A manifestação reforça a avaliação já apresentada pela agência da ONU nos últimos dias, em que autoridades sanitárias vêm descartando cenário comparável ao início da pandemia de Covid-19, apesar da confirmação de casos ligados à cepa Andes — variante rara do hantavírus associada, em situações muito específicas, à transmissão entre humanos por contato muito próximo.
Novos casos e surto ‘limitado’
Segundo a agência global, novos casos de hantavírus ainda podem surgir após o surto. Apesar disso, a agência avalia que o avanço da doença deve ser “limitado” se medidas sanitárias forem mantidas
No centro de um alerta sanitário internacional desde o fim de semana, o navio segue em direção à ilha espanhola de Tenerife, nas Canárias, onde, a partir da próxima semana, está prevista a retirada de cerca de 150 passageiros e tripulantes.
Não existe vacina nem tratamento específico contra o hantavírus, infecção geralmente associada ao contato com roedores. No caso do MV Hondius, exames identificaram a cepa Andes — a única variante conhecida com registros de transmissão de pessoa para pessoa em situações de contato muito próximo.
— Até hoje, foram registrados oito casos, incluindo três mortes.
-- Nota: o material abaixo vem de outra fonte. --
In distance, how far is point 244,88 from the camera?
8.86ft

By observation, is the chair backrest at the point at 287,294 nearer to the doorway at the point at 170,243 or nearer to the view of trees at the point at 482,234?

Cinco desses oito casos foram confirmados como causados pelo hantavírus, e os outros três são suspeitos — informou o diretor-geral da OMS, Tedros Adhanom Ghebreyesus, em Genebra.
Como o período de incubação da cepa Andes pode chegar a até seis semanas, “é possível que mais casos sejam relatados”, acrescentou.
Os três mortos ligados ao cruzeiro — que partiu em 1º de abril de Ushuaia, na Argentina, rumo a Cabo Verde — são um casal de holandeses e uma passageira alemã.
Atualmente, há passageiros hospitalizados ou sob vigilância médica nos Países Baixos, Suíça, Alemanha e África do Sul.
Origem do contágio segue indefinida
A origem do foco ainda é desconhecida. Segundo a OMS, o primeiro contágio ocorreu antes mesmo do início da expedição, já que o primeiro passageiro morto — um holandês de 70 anos — apresentou sintomas em 6 de abril, poucos dias após o embarque.
Ele e a esposa haviam viajado por Chile, Uruguai e Argentina antes de entrar no navio.
O Ministério da Saúde do Chile afirmou que é improvável que o casal tenha sido infectado em território chileno, já que a passagem pelo país ocorreu “em um período que não corresponde ao de incubação”.
Já as autoridades sanitárias argentinas disseram que, “com as informações fornecidas até o momento (…) não é possível confirmar a origem do contágio”.
O hantavírus é endêmico em algumas regiões da Argentina, especialmente ao longo da Cordilheira dos Andes, onde vêm sendo registrados cerca de 60 casos anuais nos últimos anos.